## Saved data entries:

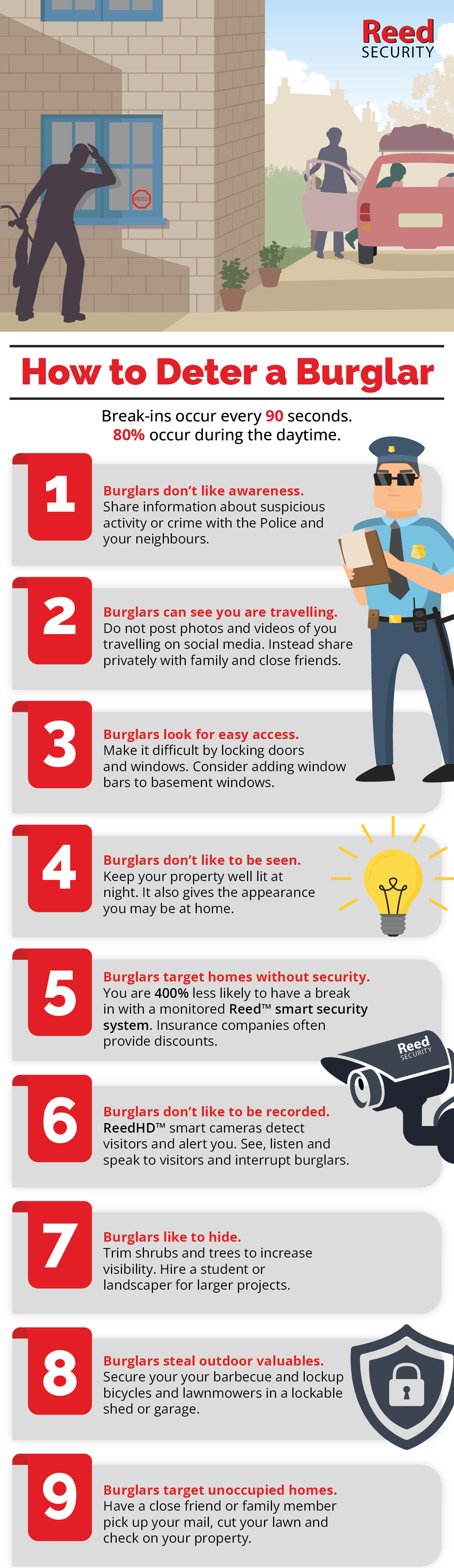 Reed
SECURITY

REED

How to Deter a Burglar

Break-ins occur every 90 seconds.
80% occur during the daytime.

1
Burglars don't like awareness.
Share information about suspicious activity or crime with the Police and your neighbours.

2
Burglars can see you are travelling.
Do not post photos and videos of you travelling on social media. Instead share privately with family and close friends.

3
Burglars look for easy access.
Make it difficult by locking doors and windows. Consider adding window bars to basement windows.

4
Burglars don't like to be seen.
Keep your property well lit at night. It also gives the appearance you may be at home.

5
Burglars target homes without security.
You are 400% less likely to have a break in with a monitored Reed™ smart security system. Insurance companies often provide discounts.

Reed
SECURITY

6
Burglars don't like to be recorded.
ReedHD™ smart cameras detect visitors and alert you. See, listen and speak to visitors and interrupt burglars.

7
Burglars like to hide.
Trim shrubs and trees to increase visibility. Hire a student or landscaper for larger projects.

8
Burglars steal outdoor valuables.
Secure your your barbecue and lockup bicycles and lawnmowers in a lockable shed or garage.

9
Burglars target unoccupied homes.
Have a close friend or family member pick up your mail, cut your lawn and check on your property.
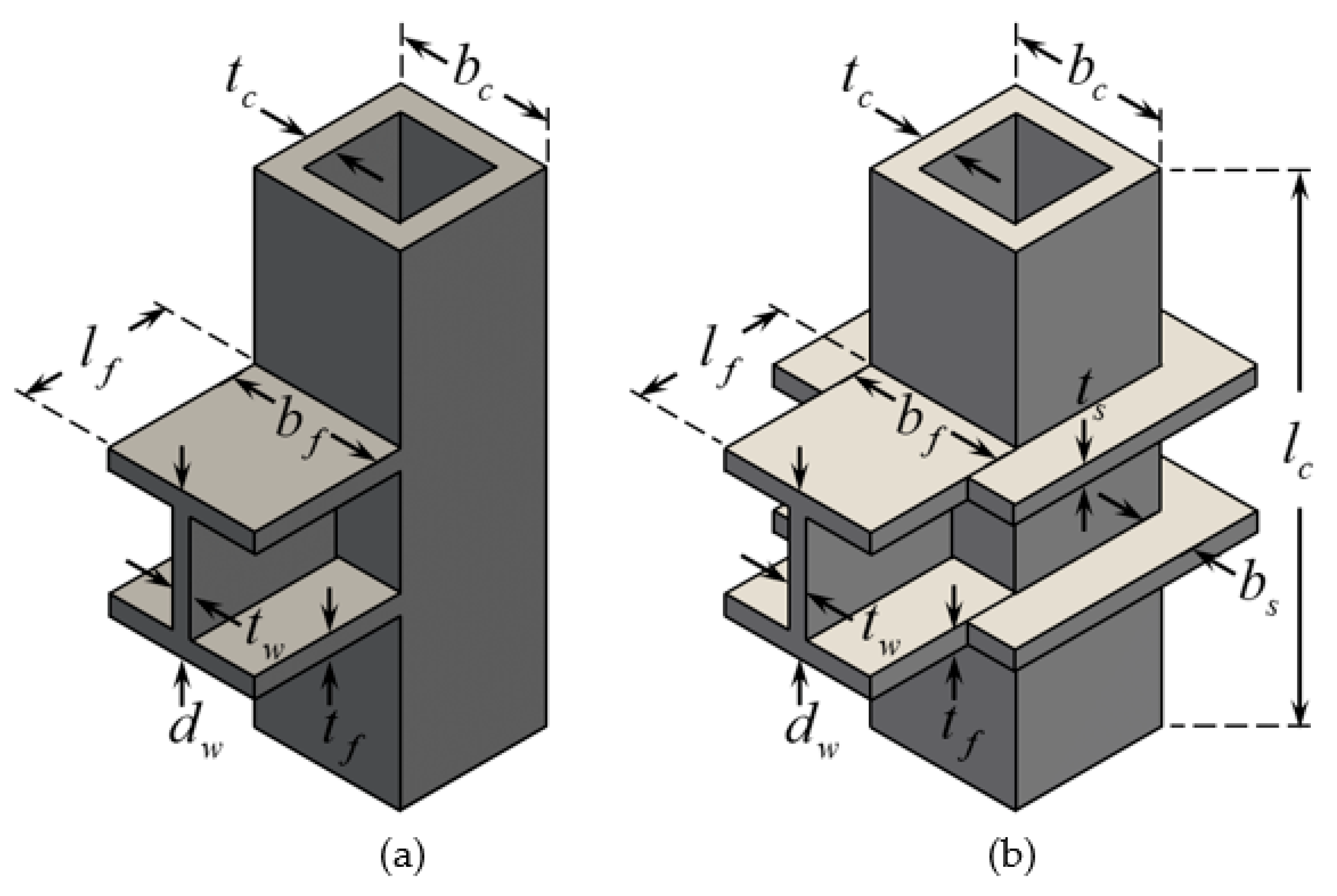 $t_c$
$b_c$
$l_f$
$b_f$
$t_w$
$d_w$
$t_f$
(a)

$t_c$
$b_c$
$l_f$
$b_f$
$t_s$
$l_c$
$b_s$
$t_w$
$d_w$
$t_f$
(b)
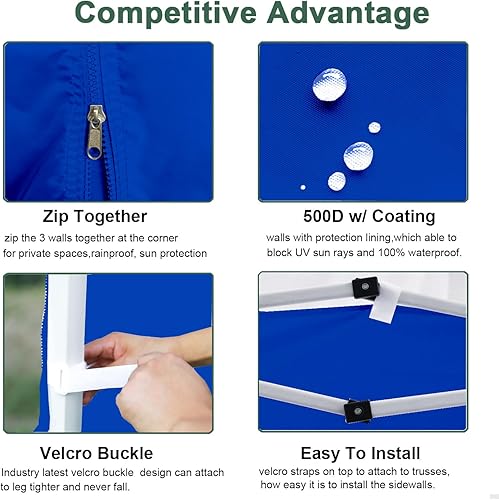 Competitive Advantage

Zip Together

zip the 3 walls together at the corner for private spaces,rainproof, sun protection

500D w/ Coating

walls with protection lining,which able to block UV sun rays and 100% waterproof.

Velcro Buckle

Industry latest velcro buckle design can attach to leg tighter and never fall.

Easy To Install

velcro straps on top to attach to trusses, how easy it is to install the sidewalls.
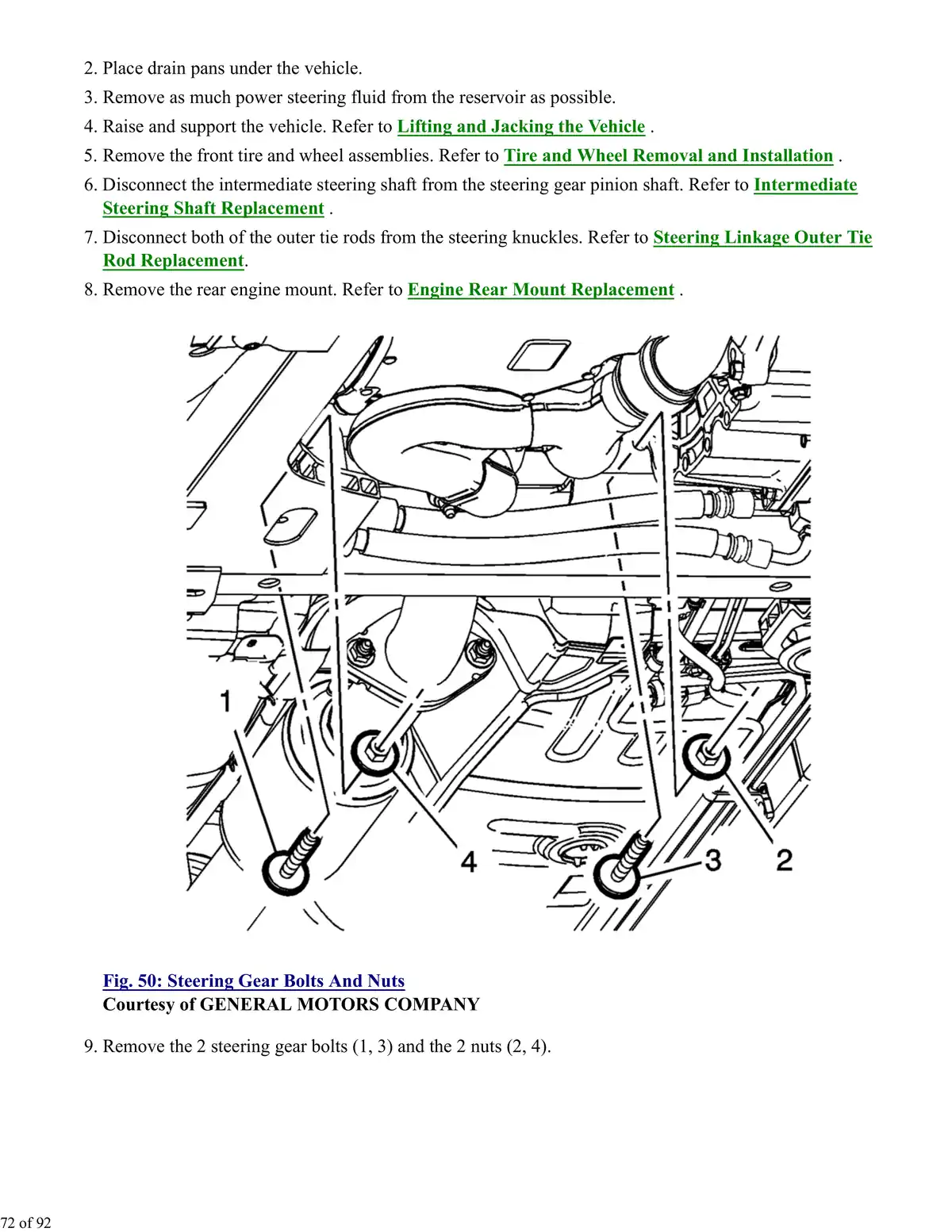 2. Place drain pans under the vehicle.
3. Remove as much power steering fluid from the reservoir as possible.
4. Raise and support the vehicle. Refer to Lifting and Jacking the Vehicle .
5. Remove the front tire and wheel assemblies. Refer to Tire and Wheel Removal and Installation .
6. Disconnect the intermediate steering shaft from the steering gear pinion shaft. Refer to Intermediate Steering Shaft Replacement .
7. Disconnect both of the outer tie rods from the steering knuckles. Refer to Steering Linkage Outer Tie Rod Replacement.
8. Remove the rear engine mount. Refer to Engine Rear Mount Replacement .

1
4
3
2

Fig. 50: Steering Gear Bolts And Nuts
Courtesy of GENERAL MOTORS COMPANY

9. Remove the 2 steering gear bolts (1, 3) and the 2 nuts (2, 4).

72 of 92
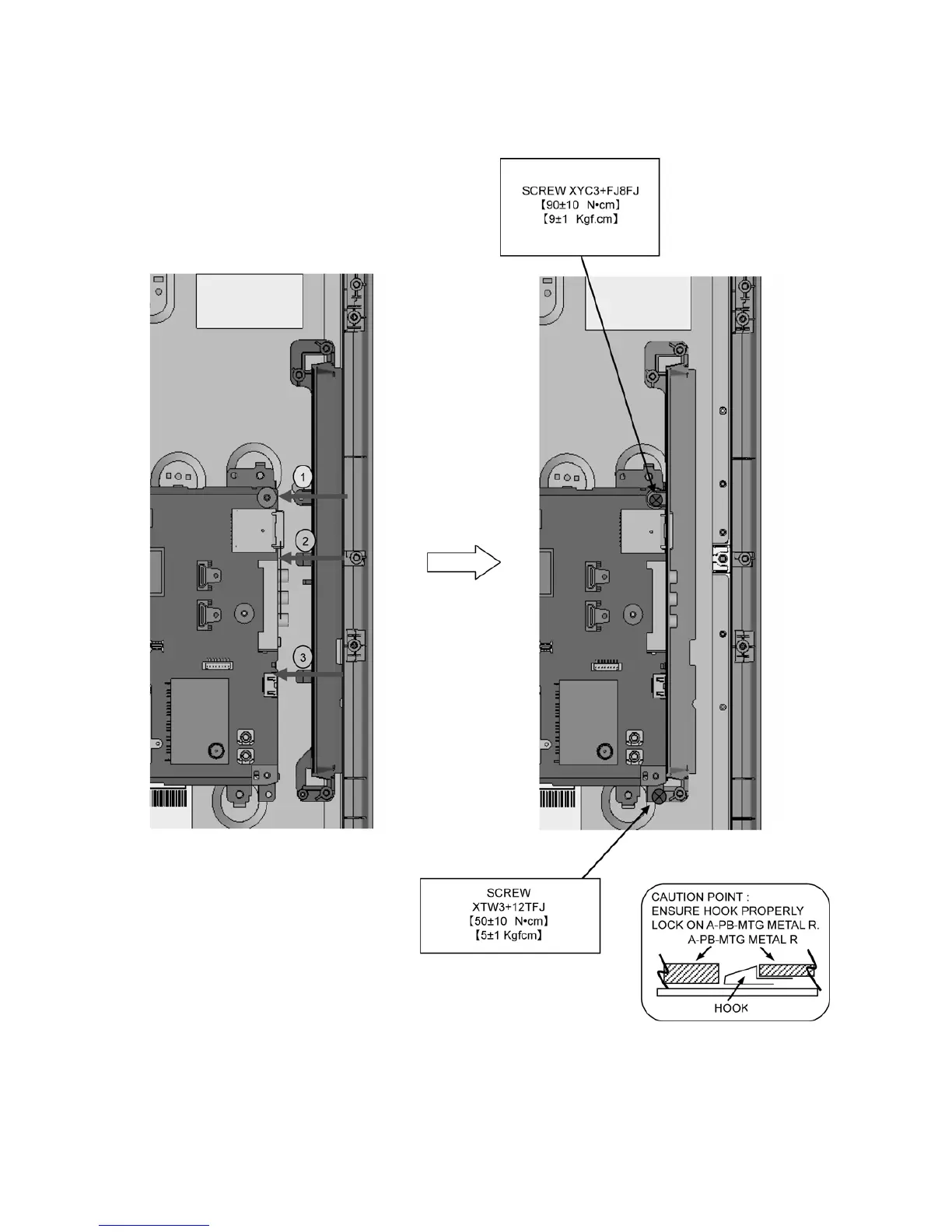 SCREW XYC3+FJ8FJ
【90±10 N•cm】
【9±1 Kgf.cm】

1

2

3

SCREW
XTW3+12TFJ
【50±10 N•cm】
【5±1 Kgfcm】

CAUTION POINT :
ENSURE HOOK PROPERLY
LOCK ON A-PB-MTG METAL R.
A-PB-MTG METAL R
HOOK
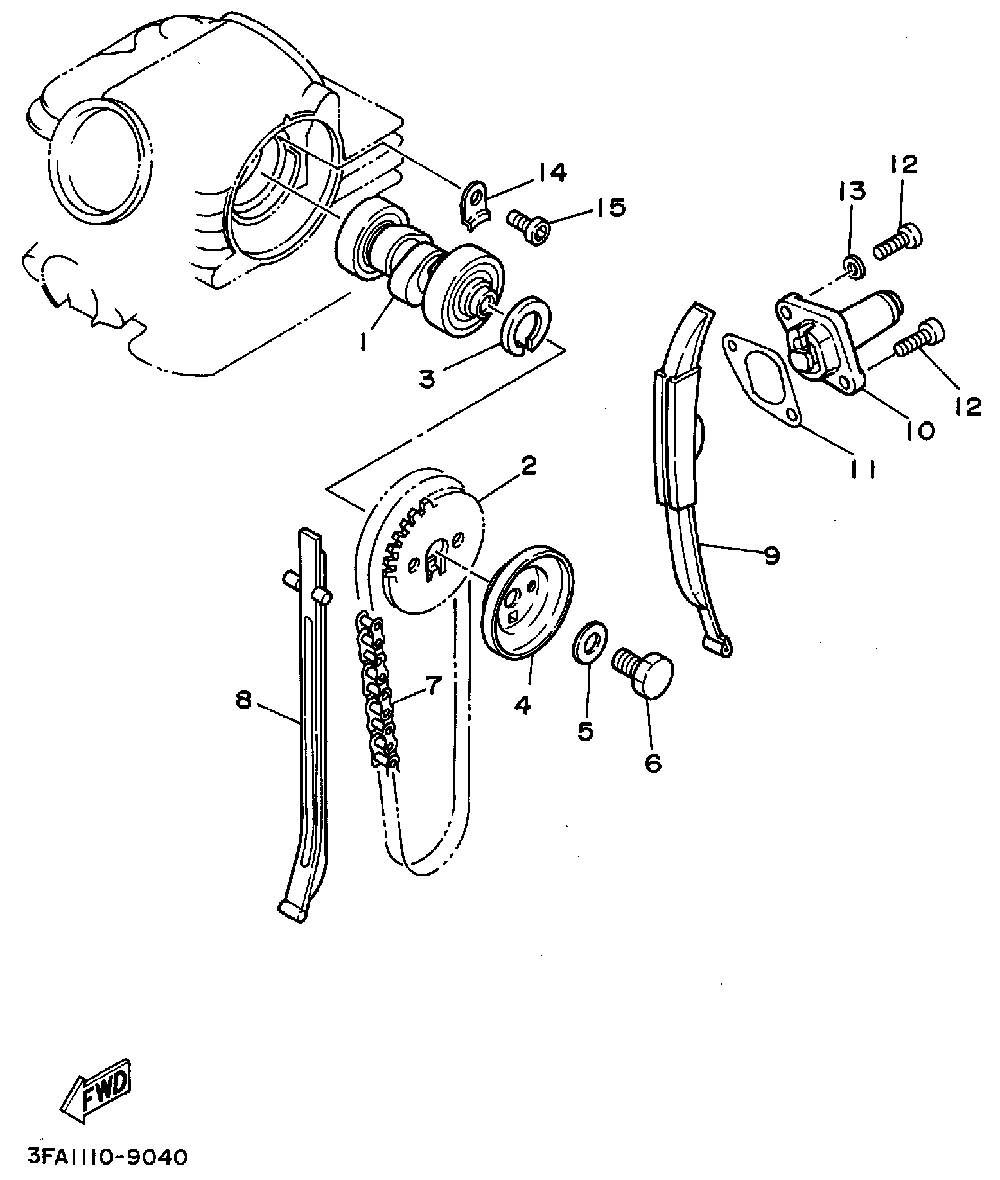 14
15
13
12
1
3
12
10
11
2
9
8
7
4
5
6
FWD
3FA1110-9040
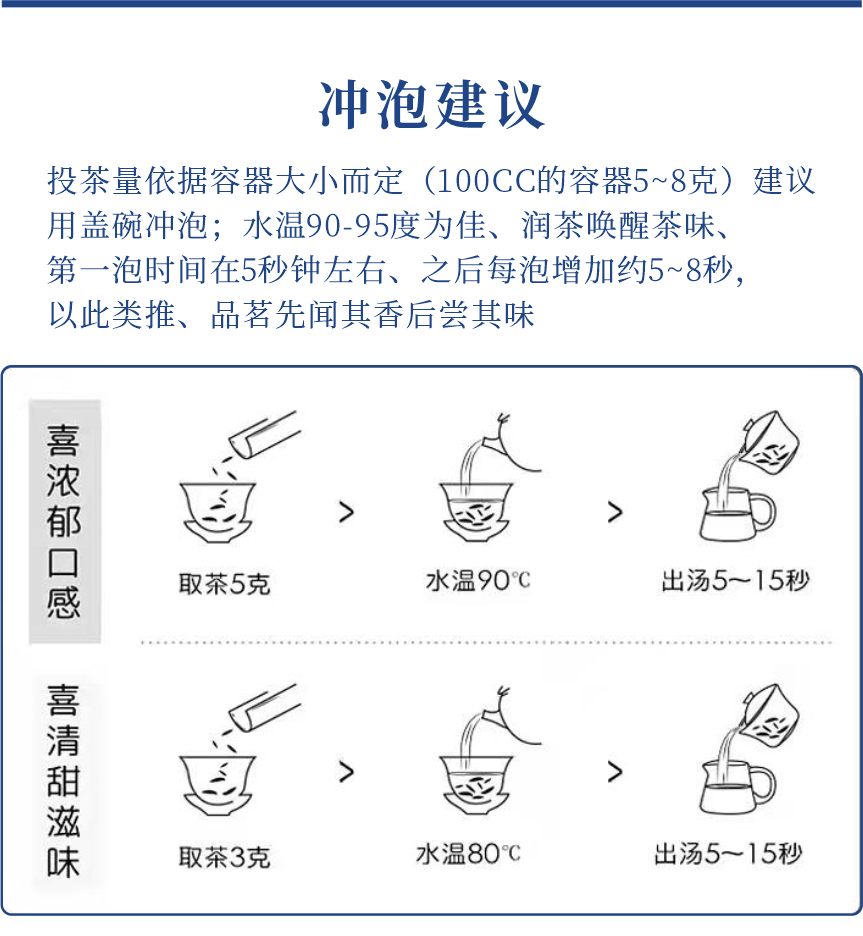 冲泡建议

投茶量依据容器大小而定（100CC的容器5~8克）建议用盖碗冲泡；水温90-95度为佳、润茶唤醒茶味、第一泡时间在5秒钟左右、之后每泡增加约5~8秒，以此类推、品茗先闻其香后尝其味

喜浓郁口感

取茶5克 > 水温90℃ > 出汤5～15秒

喜清甜滋味

取茶3克 > 水温80℃ > 出汤5～15秒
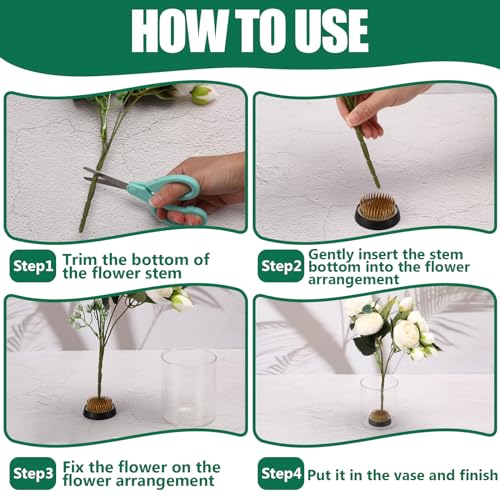 HOW TO USE

Step1 Trim the bottom of the flower stem

Step2 Gently insert the stem bottom into the flower arrangement

Step3 Fix the flower on the flower arrangement

Step4 Put it in the vase and finish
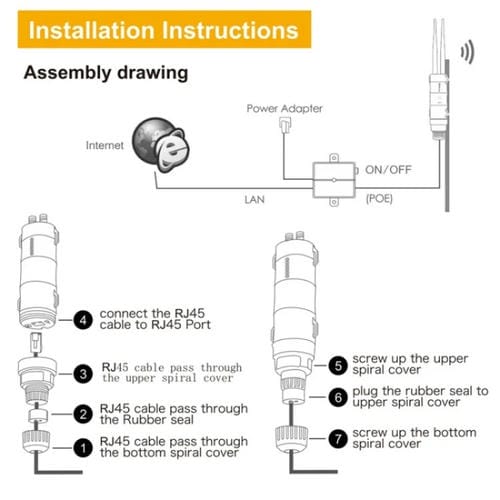 Installation Instructions

Assembly drawing

Power Adapter

Internet

ON/OFF

LAN

(POE)

4 connect the RJ45 cable to RJ45 Port

3 RJ45 cable pass through the upper spiral cover

2 RJ45 cable pass through the Rubber seal

1 RJ45 cable pass through the bottom spiral cover

5 screw up the upper spiral cover

6 plug the rubber seal to upper spiral cover

7 screw up the bottom spiral cover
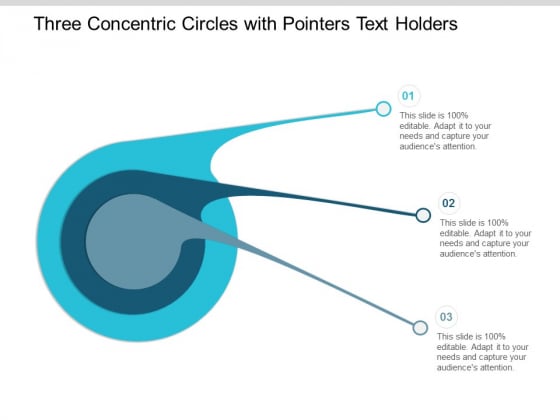 Three Concentric Circles with Pointers Text Holders

01

This slide is 100% editable. Adapt it to your needs and capture your audience's attention.

02

This slide is 100% editable. Adapt it to your needs and capture your audience's attention.

03

This slide is 100% editable. Adapt it to your needs and capture your audience's attention.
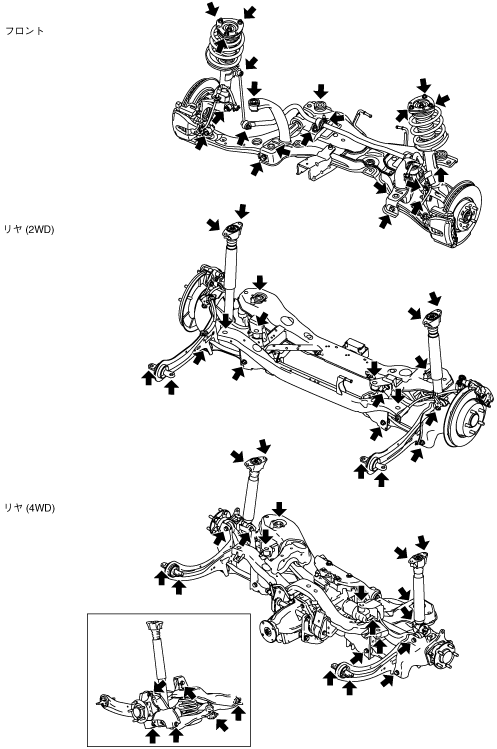 フロント

リヤ (2WD)

リヤ (4WD)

## WORK TO COMPLETE:
From the line containing "Step2 Gently insert" down to the last line of the entries above, set down every line exactly. Omit all pictures.

## TASK RESPONSE:
Step2 Gently insert the stem bottom into the flower arrangement

Step3 Fix the flower on the flower arrangement

Step4 Put it in the vase and finish
 Installation Instructions

Assembly drawing

Power Adapter

Internet

ON/OFF

LAN

(POE)

4 connect the RJ45 cable to RJ45 Port

3 RJ45 cable pass through the upper spiral cover

2 RJ45 cable pass through the Rubber seal

1 RJ45 cable pass through the bottom spiral cover

5 screw up the upper spiral cover

6 plug the rubber seal to upper spiral cover

7 screw up the bottom spiral cover
 Three Concentric Circles with Pointers Text Holders

01

This slide is 100% editable. Adapt it to your needs and capture your audience's attention.

02

This slide is 100% editable. Adapt it to your needs and capture your audience's attention.

03

This slide is 100% editable. Adapt it to your needs and capture your audience's attention.
 フロント

リヤ (2WD)

リヤ (4WD)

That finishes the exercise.